To this must be added the discount on all investments in capital goods made in the first year after the new tax regime, and this triggered a phenomenal boom in investments in machinery and equipment, all of the latest generation technology.

This happens when individual consumption – which represents 70% of U.S. GDP – increased 4.7% annually in the last 3 years, with unemployment of 3.6%, the lowest in 6 decades; and real wages that increase 3.5% annually, the highest rate in the last 10 years. The Bloomberg Index, which combines real wages with stock values, is at its highest level since 1999.

China, the world’s second largest economy, is responsible for 35% of global growth in the last 10 years (U.S. 15%); and has turned to domestic consumption since 2008, which accounts for 98% of product expansion in 2019 (6% annually in the third quarter).

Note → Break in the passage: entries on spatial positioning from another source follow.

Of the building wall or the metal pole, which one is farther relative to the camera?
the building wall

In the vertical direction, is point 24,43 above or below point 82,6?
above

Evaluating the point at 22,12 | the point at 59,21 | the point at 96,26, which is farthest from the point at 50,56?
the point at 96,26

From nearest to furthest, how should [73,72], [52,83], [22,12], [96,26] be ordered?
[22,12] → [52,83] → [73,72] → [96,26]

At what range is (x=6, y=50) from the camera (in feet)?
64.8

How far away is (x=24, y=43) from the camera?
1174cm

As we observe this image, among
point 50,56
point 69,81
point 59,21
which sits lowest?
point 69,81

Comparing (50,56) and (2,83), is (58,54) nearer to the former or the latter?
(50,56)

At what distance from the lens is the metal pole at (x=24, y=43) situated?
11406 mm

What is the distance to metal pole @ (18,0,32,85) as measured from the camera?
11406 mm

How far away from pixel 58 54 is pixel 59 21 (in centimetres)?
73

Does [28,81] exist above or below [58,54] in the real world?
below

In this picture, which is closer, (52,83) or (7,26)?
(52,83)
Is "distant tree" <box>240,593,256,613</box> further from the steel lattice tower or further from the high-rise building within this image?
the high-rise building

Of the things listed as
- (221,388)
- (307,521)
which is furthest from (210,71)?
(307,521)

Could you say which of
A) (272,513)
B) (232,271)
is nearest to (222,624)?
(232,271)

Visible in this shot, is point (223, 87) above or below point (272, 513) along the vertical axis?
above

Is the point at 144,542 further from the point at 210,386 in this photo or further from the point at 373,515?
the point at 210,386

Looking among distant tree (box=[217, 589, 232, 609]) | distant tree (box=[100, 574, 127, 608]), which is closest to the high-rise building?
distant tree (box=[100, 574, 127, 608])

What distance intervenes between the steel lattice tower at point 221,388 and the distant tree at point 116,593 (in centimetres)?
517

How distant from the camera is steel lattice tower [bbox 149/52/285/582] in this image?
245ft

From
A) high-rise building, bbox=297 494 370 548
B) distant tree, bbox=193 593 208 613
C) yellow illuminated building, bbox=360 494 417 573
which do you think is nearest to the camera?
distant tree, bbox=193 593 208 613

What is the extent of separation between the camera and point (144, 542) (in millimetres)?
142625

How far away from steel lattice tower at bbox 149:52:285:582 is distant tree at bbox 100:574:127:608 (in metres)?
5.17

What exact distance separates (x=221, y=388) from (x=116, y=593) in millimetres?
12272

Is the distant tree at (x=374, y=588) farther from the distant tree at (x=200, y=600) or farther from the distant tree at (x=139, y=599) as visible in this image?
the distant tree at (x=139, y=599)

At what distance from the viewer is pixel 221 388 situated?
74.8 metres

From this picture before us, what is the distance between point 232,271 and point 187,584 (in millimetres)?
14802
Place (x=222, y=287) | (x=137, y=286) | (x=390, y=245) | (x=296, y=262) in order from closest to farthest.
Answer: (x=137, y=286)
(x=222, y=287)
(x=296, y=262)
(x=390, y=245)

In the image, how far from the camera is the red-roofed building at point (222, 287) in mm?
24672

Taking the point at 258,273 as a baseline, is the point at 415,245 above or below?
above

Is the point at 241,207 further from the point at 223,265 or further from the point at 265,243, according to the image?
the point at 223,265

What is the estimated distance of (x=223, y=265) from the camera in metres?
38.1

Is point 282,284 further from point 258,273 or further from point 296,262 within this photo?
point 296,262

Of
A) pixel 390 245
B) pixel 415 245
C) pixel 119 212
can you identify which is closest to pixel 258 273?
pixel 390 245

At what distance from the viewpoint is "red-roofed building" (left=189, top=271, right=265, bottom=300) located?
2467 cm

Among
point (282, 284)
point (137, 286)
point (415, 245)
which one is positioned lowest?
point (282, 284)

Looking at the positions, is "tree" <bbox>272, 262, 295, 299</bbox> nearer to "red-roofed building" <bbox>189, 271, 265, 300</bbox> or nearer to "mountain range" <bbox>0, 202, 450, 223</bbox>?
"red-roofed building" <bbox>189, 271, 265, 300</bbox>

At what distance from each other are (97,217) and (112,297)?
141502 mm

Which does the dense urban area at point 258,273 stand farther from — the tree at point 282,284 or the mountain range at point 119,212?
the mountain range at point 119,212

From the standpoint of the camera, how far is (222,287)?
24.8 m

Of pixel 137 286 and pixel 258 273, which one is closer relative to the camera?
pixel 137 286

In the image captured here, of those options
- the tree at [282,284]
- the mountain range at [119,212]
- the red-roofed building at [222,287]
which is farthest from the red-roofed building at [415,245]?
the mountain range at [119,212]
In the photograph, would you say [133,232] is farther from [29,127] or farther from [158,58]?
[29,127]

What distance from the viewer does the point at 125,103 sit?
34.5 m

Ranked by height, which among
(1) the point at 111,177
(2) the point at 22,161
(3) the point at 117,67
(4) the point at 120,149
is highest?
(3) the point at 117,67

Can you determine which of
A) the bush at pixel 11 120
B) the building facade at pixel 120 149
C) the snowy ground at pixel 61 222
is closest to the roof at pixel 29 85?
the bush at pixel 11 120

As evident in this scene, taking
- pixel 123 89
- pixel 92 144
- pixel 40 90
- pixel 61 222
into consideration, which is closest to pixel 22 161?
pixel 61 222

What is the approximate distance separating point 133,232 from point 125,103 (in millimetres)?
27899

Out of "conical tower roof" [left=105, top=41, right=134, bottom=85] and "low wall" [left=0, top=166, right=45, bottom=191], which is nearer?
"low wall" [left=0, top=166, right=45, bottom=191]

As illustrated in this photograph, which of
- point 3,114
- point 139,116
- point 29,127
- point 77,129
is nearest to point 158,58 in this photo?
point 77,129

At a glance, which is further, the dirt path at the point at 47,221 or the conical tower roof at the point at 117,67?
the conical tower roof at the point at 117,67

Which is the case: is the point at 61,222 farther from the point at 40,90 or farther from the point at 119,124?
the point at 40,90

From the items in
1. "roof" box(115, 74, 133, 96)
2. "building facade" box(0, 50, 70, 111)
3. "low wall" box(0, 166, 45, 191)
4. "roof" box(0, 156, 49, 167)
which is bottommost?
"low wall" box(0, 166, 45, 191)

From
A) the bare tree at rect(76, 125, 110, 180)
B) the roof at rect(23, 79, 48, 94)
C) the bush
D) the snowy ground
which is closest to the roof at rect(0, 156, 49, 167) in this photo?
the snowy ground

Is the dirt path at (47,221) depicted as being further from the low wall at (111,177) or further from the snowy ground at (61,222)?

The consumption boom in the People’s Republic (U$S 6.9 billion in 2019) is based on a digital economy that would cover 40% of GDP in 2020, in which the new industrial revolution – complete computerization of manufacturing and services – is processed through “Artificial Intelligence”, the Internet of Things, and robotization.

At the heart of the 2019 world events is the fact that China disputes with the U.S. the primacy in the domain of advanced 21st century technologies through the digital economy, especially the decisive and fundamental: “Artificial Intelligence”.